What is expected » Give the lines again exactly, from the one holding "Which does [780,331]" to the last line of the listing below, both ends included and nothing added.

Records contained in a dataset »
--- Start ---
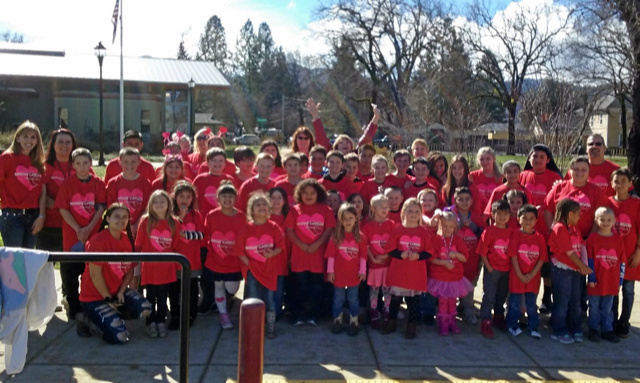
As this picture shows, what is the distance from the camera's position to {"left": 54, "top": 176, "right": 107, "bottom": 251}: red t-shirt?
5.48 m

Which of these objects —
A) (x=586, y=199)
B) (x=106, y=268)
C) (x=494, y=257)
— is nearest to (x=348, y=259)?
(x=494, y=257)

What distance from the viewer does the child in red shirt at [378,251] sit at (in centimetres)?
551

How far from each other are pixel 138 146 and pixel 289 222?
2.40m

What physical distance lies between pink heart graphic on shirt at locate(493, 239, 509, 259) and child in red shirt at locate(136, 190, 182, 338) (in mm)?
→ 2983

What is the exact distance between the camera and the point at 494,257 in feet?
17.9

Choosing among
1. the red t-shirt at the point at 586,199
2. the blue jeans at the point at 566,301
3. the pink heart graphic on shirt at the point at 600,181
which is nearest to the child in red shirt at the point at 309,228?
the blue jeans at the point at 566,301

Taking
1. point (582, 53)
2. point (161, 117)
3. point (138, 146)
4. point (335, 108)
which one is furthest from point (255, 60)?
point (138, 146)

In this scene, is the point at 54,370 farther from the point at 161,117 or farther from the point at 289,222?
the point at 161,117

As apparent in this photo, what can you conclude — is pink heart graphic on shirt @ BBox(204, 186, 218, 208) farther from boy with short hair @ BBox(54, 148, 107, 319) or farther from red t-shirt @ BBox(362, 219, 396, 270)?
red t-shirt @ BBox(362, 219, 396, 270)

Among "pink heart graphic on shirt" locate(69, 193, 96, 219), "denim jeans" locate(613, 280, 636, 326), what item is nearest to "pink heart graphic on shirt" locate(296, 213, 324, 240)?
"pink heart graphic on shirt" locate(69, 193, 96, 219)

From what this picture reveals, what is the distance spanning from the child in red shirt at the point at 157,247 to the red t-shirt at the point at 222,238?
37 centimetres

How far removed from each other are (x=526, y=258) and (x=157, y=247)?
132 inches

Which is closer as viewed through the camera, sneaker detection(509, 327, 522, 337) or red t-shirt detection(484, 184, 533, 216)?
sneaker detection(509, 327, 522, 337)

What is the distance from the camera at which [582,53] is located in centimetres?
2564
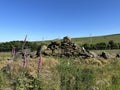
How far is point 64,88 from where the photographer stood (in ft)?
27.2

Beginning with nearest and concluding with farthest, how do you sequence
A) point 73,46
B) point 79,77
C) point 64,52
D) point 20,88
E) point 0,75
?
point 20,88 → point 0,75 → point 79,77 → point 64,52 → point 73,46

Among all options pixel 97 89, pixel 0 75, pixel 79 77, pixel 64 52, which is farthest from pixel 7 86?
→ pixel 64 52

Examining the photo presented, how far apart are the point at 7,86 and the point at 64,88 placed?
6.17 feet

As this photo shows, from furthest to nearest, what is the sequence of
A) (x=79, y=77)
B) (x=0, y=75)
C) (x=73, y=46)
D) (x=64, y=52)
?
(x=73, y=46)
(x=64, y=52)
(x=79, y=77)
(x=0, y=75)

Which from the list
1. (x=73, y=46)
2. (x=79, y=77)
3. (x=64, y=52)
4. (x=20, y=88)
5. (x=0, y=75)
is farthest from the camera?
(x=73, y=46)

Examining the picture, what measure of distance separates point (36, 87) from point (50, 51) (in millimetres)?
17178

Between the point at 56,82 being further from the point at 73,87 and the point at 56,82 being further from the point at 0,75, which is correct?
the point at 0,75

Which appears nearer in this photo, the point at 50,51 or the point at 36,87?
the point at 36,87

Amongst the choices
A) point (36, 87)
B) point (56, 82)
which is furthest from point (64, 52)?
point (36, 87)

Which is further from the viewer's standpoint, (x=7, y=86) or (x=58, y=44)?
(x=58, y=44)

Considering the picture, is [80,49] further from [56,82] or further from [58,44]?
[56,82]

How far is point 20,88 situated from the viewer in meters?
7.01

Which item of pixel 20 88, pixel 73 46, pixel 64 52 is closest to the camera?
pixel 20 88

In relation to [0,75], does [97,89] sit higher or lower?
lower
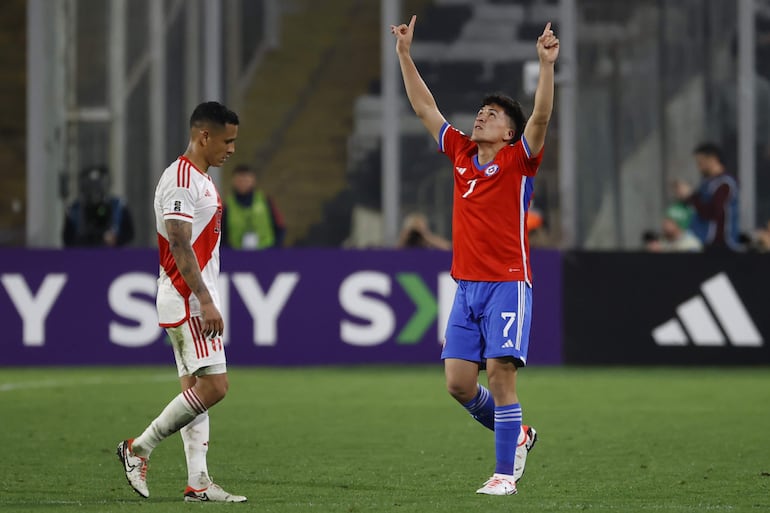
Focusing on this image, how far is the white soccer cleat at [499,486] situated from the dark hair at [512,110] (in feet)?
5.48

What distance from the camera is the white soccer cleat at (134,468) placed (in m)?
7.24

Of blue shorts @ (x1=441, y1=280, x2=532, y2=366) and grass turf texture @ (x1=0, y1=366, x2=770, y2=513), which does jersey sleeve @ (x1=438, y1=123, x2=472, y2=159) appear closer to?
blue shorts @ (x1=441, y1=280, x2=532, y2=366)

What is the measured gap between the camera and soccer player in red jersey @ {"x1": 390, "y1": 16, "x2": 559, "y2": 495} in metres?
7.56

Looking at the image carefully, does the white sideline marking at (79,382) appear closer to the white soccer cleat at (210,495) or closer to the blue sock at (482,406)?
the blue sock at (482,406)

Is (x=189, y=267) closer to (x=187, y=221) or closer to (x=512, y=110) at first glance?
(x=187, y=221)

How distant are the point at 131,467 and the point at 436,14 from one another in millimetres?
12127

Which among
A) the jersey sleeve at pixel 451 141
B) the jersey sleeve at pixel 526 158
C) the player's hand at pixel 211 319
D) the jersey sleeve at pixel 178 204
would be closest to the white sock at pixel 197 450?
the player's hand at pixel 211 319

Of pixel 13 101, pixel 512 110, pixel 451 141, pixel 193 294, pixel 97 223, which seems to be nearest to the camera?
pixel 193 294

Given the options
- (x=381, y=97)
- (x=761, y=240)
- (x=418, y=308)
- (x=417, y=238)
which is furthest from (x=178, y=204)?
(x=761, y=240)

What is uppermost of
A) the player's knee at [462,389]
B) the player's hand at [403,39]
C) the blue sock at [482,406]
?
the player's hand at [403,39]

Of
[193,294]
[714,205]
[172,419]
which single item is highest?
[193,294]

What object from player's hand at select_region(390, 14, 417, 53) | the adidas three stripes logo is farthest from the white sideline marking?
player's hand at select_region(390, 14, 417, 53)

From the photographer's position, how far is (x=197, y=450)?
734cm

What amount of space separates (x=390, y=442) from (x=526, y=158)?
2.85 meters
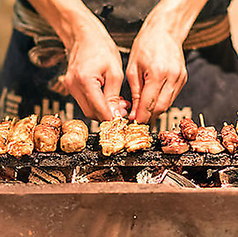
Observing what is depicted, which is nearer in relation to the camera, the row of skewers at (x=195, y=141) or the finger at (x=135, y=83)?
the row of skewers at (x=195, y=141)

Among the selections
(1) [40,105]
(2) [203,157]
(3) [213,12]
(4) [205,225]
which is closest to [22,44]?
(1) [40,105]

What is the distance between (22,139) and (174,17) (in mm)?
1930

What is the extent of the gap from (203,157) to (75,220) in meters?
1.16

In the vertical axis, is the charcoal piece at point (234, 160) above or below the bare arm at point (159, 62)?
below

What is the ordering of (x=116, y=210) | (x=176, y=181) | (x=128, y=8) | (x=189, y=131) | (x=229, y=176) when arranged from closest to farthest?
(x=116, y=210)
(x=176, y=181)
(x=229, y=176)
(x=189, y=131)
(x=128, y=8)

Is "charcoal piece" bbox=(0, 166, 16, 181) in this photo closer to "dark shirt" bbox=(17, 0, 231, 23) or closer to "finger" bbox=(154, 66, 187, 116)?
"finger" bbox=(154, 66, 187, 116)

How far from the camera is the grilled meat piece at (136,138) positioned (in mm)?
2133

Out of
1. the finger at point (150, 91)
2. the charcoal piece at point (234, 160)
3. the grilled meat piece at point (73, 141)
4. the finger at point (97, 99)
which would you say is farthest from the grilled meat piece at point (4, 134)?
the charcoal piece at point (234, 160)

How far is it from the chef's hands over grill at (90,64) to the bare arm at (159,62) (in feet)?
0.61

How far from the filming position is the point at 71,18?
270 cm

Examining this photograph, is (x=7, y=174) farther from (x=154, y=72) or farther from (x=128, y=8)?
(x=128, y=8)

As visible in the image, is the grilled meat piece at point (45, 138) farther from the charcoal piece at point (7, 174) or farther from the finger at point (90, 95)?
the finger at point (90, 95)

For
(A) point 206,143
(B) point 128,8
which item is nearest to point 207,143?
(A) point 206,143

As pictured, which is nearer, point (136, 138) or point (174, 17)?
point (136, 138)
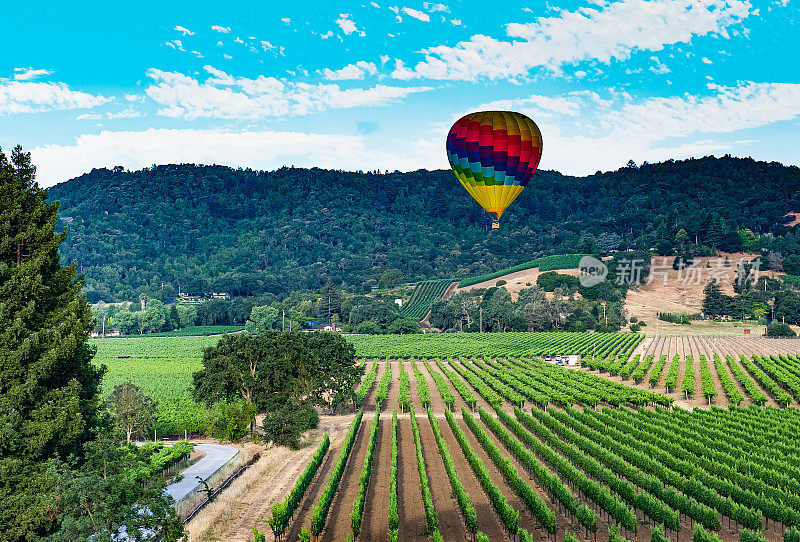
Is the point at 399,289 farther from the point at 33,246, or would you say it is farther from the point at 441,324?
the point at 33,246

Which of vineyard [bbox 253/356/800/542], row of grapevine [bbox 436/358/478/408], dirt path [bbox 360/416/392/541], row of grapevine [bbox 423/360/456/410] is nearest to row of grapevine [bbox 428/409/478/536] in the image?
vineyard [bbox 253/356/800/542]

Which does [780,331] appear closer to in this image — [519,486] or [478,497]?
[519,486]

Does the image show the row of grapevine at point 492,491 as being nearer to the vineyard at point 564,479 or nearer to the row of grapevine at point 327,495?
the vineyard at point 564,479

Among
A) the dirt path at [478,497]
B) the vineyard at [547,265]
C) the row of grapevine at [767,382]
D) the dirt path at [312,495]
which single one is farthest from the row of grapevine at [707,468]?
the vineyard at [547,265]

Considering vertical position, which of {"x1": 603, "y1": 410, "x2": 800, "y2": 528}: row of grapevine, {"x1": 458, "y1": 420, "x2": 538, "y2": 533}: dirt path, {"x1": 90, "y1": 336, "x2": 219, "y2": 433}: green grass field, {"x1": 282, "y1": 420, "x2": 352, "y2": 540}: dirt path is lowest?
--- End ---
Right answer »
Which does [780,331] appear closer to in this image — [519,486] or [478,497]?
[519,486]

Does the image show the row of grapevine at point 492,491 as being nearer to the vineyard at point 564,479 or nearer to the row of grapevine at point 327,495?
the vineyard at point 564,479

Among
A) the dirt path at [478,497]
B) the vineyard at [547,265]
C) the row of grapevine at [767,382]
D) the dirt path at [312,495]
which single one is farthest from the row of grapevine at [707,468]?
the vineyard at [547,265]

Considering vertical position, which of {"x1": 603, "y1": 410, "x2": 800, "y2": 528}: row of grapevine, {"x1": 458, "y1": 420, "x2": 538, "y2": 533}: dirt path, {"x1": 90, "y1": 336, "x2": 219, "y2": 433}: green grass field, {"x1": 282, "y1": 420, "x2": 352, "y2": 540}: dirt path is lowest?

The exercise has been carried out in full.